How to fill Scala Seq of Sets with unique values from Spark RDD?


I'm working with Spark and Scala. I have an RDD of Array[String] that I'm going to iterate through. The RDD contains values for attributes like (name, age, work, ...). I'm using a Sequence of mutable Sets of Strings (called attributes) to collect all unique values for each attribute.

Think of the RDD as something like this:

("name1","21","JobA")
("name2","21","JobB")
("name3","22","JobA")

In the end I want something like this:

attributes = (("name1","name2","name3"),("21","22"),("JobA","JobB"))
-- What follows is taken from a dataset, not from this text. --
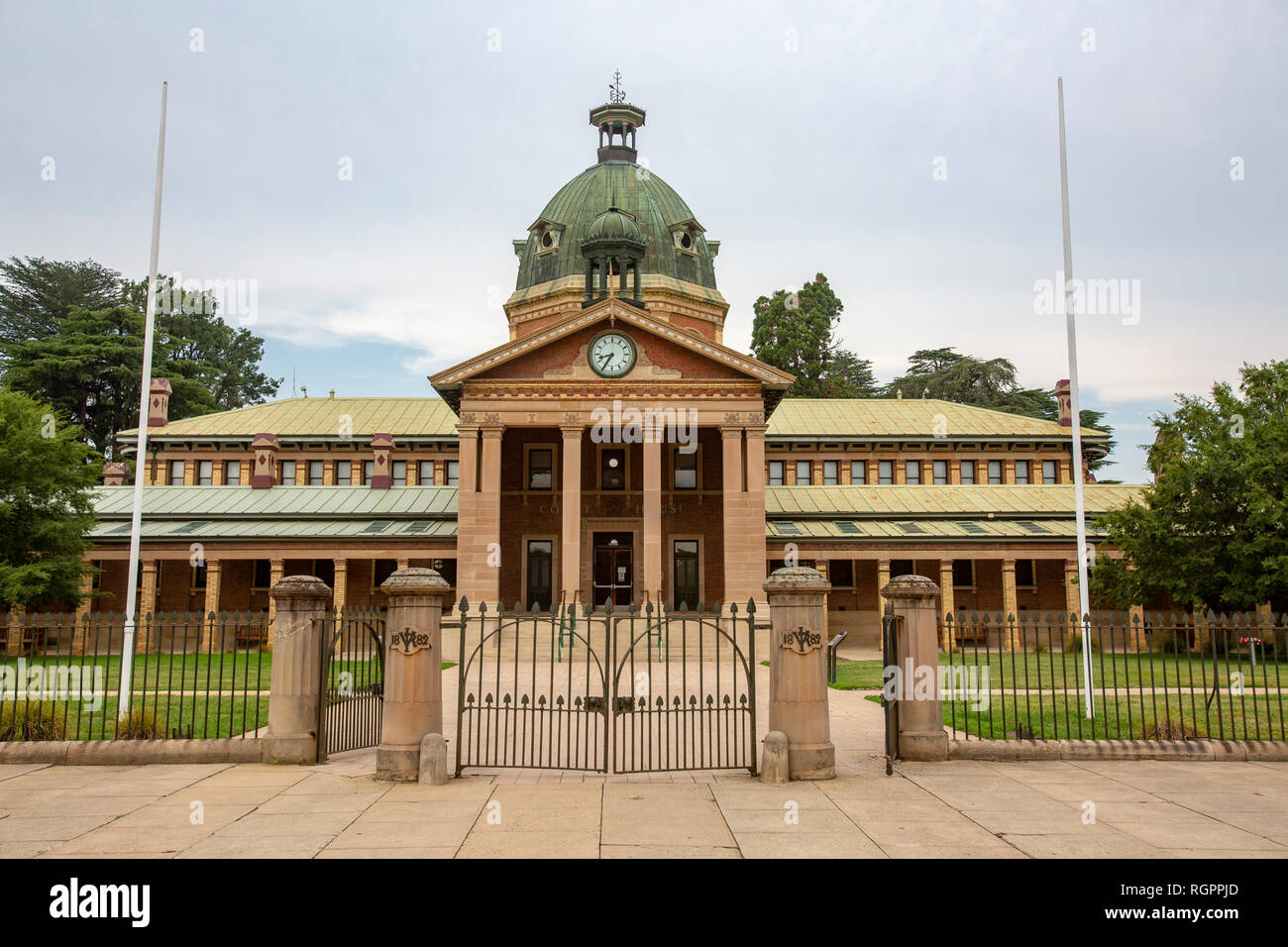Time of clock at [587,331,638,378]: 8:35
I have the following code:

val someLength = 10
val attributes = Seq.fill[mutable.Set[String]](someLength)(mutable.Set())
val splitLines = rdd.map(line => line.split("\t"))

lines.foreach(line => {
  for {(value, index) <- line.zipWithIndex} {
    attributes(index).add(value)
    // #1
  }
})

// #2

When I debug and stop at the line marked with #1, everything is fine, attributes is correctly filled with unique values.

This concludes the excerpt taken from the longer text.